**Document text**
● ● ● ● ●

[BioC] flowCore: inverse logicle transformation of flow cytometry data
Nishant Gopalakrishnan
ngopalak at fhcrc.org
Thu Oct 8 08:47:36 CEST 2009
Hi Josef,
Thanks a lot for the detailed email and for the information on the
additional parameters introduced in the logicle transformation.
1) Regarding the problems with low and negative values, the
transformation for the negative values were implemented incorrectly in the
earlier versions of flowCore. After the detailed email from Parks about the
typo in the manuscript and the discussion we had in Jan 2009, I had modified
the transformation to correct this issue. I do remember comparing the
results generated by flowCore's transformation to those generated using your
Java implementation.
Now that you mention there are issues with the implementation of flowCores
logicle transform it would be great if you could provide more information
regarding what exactly is incorrect here so that the issue can be corrected.
Has the results/software used for the Gating ML standards unit tests for
the logicle transformation been verified by Parks and Moore to be correct
so that everyone has a gold standard that has been verified to be correct
from the original authors of the transformation ?

● ● ● ● ●

**Records provided**
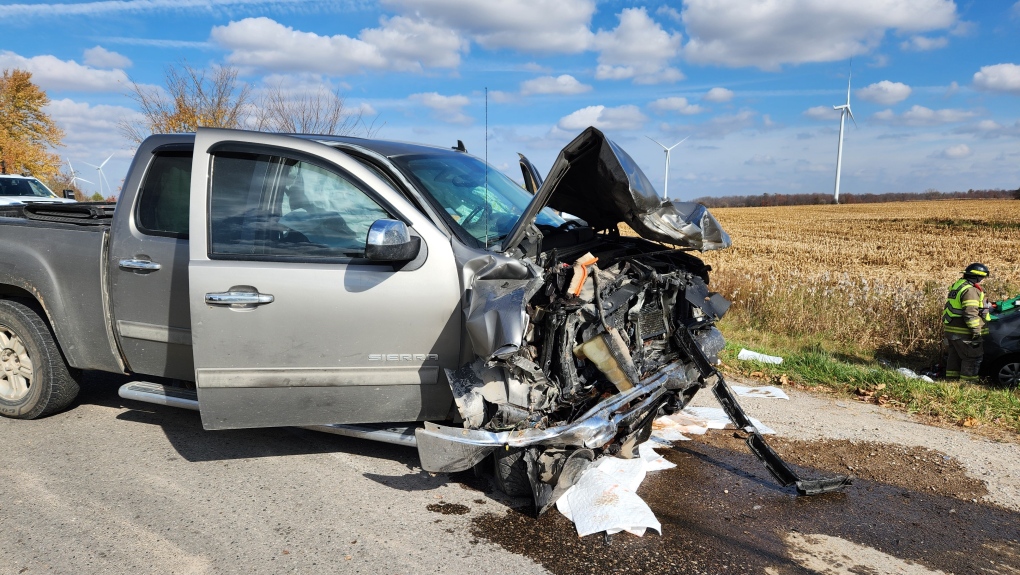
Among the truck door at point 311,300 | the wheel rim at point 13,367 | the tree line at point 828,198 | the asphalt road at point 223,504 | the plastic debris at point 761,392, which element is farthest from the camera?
the tree line at point 828,198

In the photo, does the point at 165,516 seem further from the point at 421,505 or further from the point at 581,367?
the point at 581,367

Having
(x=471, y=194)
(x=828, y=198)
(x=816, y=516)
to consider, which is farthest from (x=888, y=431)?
(x=828, y=198)

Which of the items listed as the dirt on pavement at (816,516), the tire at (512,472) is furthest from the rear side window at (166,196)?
the dirt on pavement at (816,516)

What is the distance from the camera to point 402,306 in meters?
3.69

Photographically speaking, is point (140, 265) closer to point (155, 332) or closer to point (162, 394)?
point (155, 332)

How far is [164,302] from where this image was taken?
4141 millimetres

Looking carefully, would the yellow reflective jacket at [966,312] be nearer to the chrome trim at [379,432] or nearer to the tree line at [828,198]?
the chrome trim at [379,432]

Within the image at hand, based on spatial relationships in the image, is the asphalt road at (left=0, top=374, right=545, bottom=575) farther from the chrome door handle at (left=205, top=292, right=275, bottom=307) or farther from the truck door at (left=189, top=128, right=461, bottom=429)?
the chrome door handle at (left=205, top=292, right=275, bottom=307)

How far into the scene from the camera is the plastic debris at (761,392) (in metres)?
6.04

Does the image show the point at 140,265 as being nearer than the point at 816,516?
No

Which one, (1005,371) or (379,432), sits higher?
(379,432)

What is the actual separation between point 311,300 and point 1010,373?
24.3 ft

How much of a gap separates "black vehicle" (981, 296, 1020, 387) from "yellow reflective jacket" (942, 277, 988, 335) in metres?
0.11

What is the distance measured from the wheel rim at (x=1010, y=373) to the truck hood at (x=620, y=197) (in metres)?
5.15
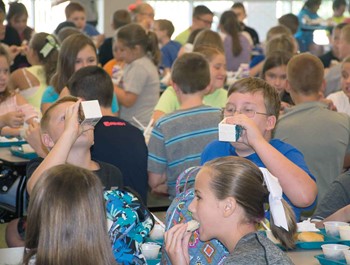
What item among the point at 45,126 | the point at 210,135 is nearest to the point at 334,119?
the point at 210,135

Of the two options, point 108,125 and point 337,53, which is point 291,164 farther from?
point 337,53

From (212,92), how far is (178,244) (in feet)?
11.6

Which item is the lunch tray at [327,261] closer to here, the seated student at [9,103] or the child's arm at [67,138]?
the child's arm at [67,138]

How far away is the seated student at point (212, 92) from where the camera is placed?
6.04 m

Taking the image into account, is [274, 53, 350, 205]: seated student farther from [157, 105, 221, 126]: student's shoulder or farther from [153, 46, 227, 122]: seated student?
[153, 46, 227, 122]: seated student

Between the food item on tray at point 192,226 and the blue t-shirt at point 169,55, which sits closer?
the food item on tray at point 192,226

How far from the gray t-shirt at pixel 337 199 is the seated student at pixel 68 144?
3.33ft

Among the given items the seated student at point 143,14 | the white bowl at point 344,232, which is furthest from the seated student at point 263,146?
the seated student at point 143,14

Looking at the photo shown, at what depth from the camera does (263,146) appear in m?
3.37

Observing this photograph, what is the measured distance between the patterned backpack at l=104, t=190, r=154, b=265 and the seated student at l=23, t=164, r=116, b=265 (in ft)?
1.39

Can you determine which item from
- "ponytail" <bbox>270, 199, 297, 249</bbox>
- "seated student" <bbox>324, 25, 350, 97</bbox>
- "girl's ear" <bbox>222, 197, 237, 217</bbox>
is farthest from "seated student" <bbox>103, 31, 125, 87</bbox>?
"girl's ear" <bbox>222, 197, 237, 217</bbox>

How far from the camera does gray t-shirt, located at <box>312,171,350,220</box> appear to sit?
3855mm

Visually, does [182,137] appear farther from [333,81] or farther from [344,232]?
[333,81]

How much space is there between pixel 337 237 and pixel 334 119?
1.68 meters
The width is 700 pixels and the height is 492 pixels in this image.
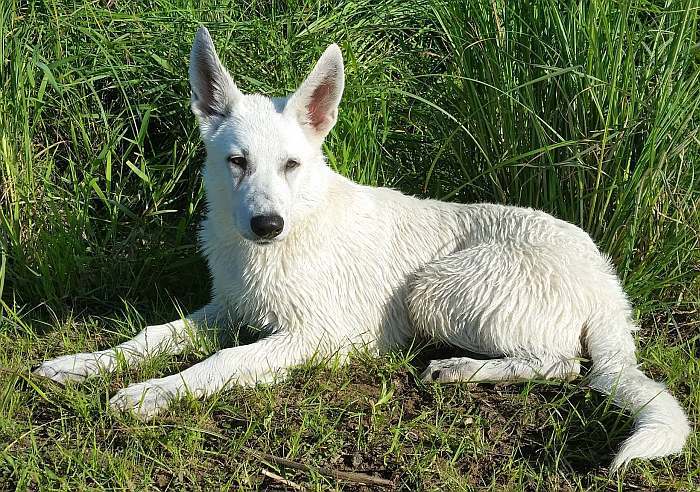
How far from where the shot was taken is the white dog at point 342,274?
3939 mm

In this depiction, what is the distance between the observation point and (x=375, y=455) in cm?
353

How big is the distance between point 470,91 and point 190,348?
216cm

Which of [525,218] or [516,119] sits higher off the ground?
[516,119]

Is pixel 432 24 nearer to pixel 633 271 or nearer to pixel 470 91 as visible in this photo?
pixel 470 91

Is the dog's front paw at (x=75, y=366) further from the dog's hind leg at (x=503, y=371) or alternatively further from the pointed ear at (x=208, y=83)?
the dog's hind leg at (x=503, y=371)

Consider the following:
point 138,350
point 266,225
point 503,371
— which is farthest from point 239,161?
point 503,371

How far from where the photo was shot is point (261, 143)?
13.0ft

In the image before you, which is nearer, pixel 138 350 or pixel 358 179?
pixel 138 350

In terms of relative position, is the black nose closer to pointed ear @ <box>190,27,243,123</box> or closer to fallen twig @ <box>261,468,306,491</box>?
pointed ear @ <box>190,27,243,123</box>

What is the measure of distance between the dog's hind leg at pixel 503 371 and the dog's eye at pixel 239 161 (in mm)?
1310

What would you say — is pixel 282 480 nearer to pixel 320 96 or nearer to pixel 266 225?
pixel 266 225

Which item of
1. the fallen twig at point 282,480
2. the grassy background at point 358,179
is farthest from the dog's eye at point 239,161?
the fallen twig at point 282,480

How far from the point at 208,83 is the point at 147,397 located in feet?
5.08

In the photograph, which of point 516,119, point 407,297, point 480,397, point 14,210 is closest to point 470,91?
point 516,119
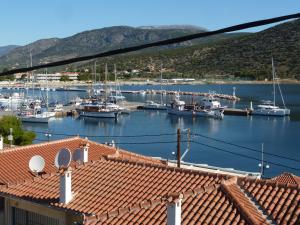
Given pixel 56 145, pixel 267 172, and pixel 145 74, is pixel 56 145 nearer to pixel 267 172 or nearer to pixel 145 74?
pixel 267 172

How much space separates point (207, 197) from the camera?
7.31 metres

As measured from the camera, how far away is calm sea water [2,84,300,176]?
3506 centimetres

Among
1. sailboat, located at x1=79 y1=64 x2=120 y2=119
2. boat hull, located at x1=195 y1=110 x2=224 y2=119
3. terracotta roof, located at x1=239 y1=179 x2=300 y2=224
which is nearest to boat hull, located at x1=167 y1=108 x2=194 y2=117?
boat hull, located at x1=195 y1=110 x2=224 y2=119

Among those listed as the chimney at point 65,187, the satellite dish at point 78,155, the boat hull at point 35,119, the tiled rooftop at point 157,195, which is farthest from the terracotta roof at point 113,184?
the boat hull at point 35,119

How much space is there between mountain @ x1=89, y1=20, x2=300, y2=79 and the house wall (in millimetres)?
135721

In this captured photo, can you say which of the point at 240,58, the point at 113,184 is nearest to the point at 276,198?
the point at 113,184

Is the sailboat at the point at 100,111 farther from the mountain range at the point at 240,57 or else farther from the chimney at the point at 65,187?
the mountain range at the point at 240,57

● ● ● ● ●

**Aim of the exercise**
Pick up the mailing-list reply about flowCore's logicle transformation after its final question, and write the next part of the message in the same voice.

**Solved exercise**
Also what is the level of compliance to the standards definition for this
transformation amongst the currently available flow cytometry software.
2) The inverse of the logicle was easier to implement with a direct
call to the biexponential function and is available in flowCore (1.11.22 )
3) Future updates will be made to flowCore to
a. Add the new parameter "A" defined for the transform. Addition of
this parameter to the biexponential function should not be difficult as this
parameter just gets added to the old parameter w wherever it exists in the
new definition of the transformation.
b. Move all the inputs to the decade scale since that has been
established as the standard and update the man pages accordingly
4) Default values
a. Thank you for the suggestions for providing an option for a data
driven selection of the transformation parameters. I will look into
providing this option . However, this option might cause problems for
users who what to use an inverse transform to get back to the original
scale.
b. You are correct regarding the man page, it should have said d is the
breadth of the display in decades.
Thanks
Nishant
-----Original Message-----
From: bioconductor-bounces at stat.math.ethz.ch
[mailto:bioconductor-bounces at stat.math.ethz.ch] On Behalf Of Josef Spidlen
Sent: Wednesday, October 07, 2009 4:59 PM
To: BioConductor
Subject: Re: [BioC] flowCore: inverse logicle transformation of flow
cytometry data
Hi Nishant, Chao-Jen, Pyne, et al.
I thought I would add few notes on the Logicle transformation and its
implementation in BioConductor/flowCore. Please do not take the email
the wrong way, I am definitely not trying to complain about flowCore's
implementation; just trying to bring some light into the Logicle issues.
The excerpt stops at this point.